The Afshar pile khorjin-face below was recently offer for sale on the internet by a good friend of ours, Andy Lloyd, from London, England.
Andy is a hard working rug dealer who travels wide and far to find interesting collector pieces and we like and respect him very much.
In describing his khorjin Andy referred to its design as a “dragon/phoenix” one but, as the following will demonstrate, this is not actually what this iconography is all about.
Here is a very old, in fact it is the oldest Persian soumak khorjin we have ever seen in person or published, closely related weaving.
Early Afshar Soumak khorjin; RK Collection; unpublished
There should be no doubt the iconography in these two khorjin is the same and ours is the archetype/prototype for the group to which both belong.

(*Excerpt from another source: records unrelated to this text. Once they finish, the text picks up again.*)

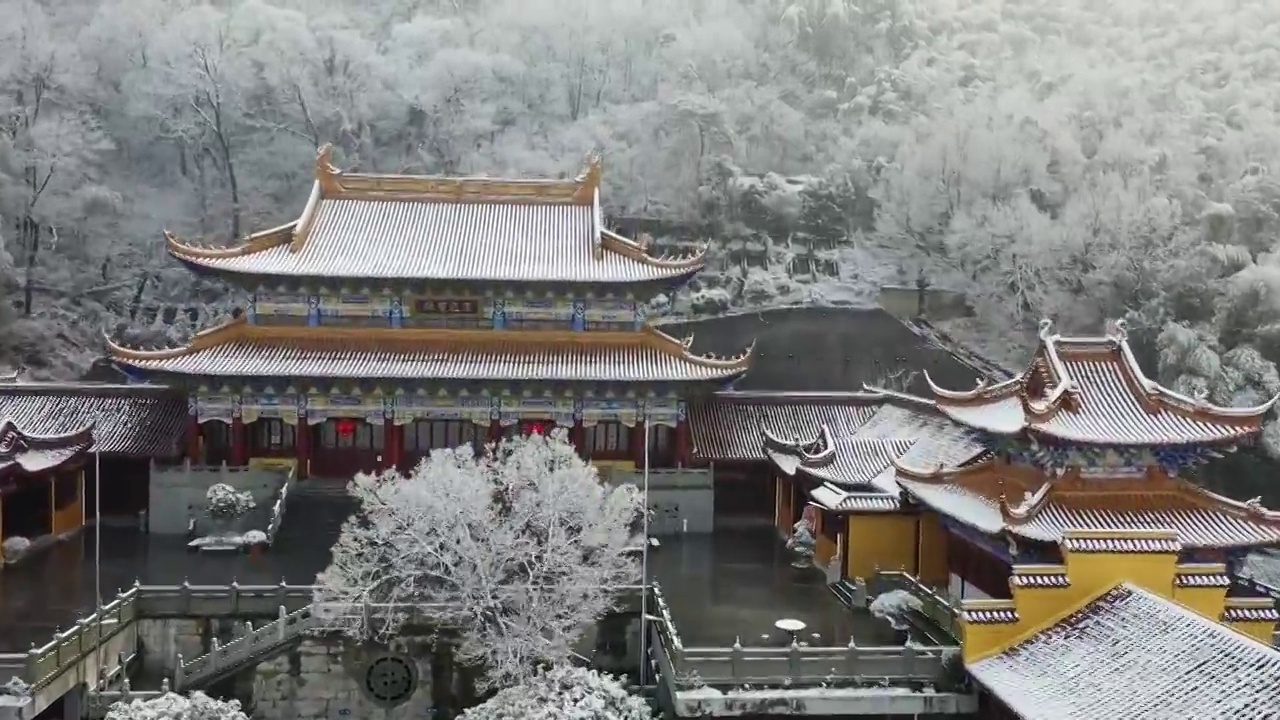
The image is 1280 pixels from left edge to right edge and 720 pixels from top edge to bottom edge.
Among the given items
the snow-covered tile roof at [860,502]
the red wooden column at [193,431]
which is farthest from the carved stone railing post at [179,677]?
the snow-covered tile roof at [860,502]

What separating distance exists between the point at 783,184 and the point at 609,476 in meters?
A: 28.8

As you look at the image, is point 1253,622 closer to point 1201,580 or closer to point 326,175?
point 1201,580

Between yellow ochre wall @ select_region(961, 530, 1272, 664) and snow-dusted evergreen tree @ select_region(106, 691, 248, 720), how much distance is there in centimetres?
1086

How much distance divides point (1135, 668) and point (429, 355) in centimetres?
1901

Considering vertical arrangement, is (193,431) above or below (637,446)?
above

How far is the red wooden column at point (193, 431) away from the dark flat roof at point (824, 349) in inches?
947

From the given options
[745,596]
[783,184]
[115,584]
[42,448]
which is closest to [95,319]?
[42,448]

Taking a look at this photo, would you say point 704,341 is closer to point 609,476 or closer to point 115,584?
point 609,476

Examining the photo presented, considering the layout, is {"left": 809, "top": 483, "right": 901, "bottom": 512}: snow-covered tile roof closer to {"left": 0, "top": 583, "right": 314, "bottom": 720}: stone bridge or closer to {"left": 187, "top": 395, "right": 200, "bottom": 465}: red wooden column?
{"left": 0, "top": 583, "right": 314, "bottom": 720}: stone bridge

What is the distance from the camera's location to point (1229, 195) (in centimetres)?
4906

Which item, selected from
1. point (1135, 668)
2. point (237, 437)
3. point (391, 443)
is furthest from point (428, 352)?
point (1135, 668)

RK has a number of other pictures of similar bags to Andy’s and we could demonstrate the degeneration of the design over at least several weaving generations.
These later bags, like Andy’s, incorporate some other, unrelated designs and this, more than anything, is the reason some collectors refer to them as “dragon/phoenix”.
But, in fact, the origin of this genre of Persian khorjin, pile or soumak, has nothing to do with dragons or phoenix.
When the iconography in our bag is studied carefully it is quite easy to see the roots of the pattern a piece like Andy’s displays.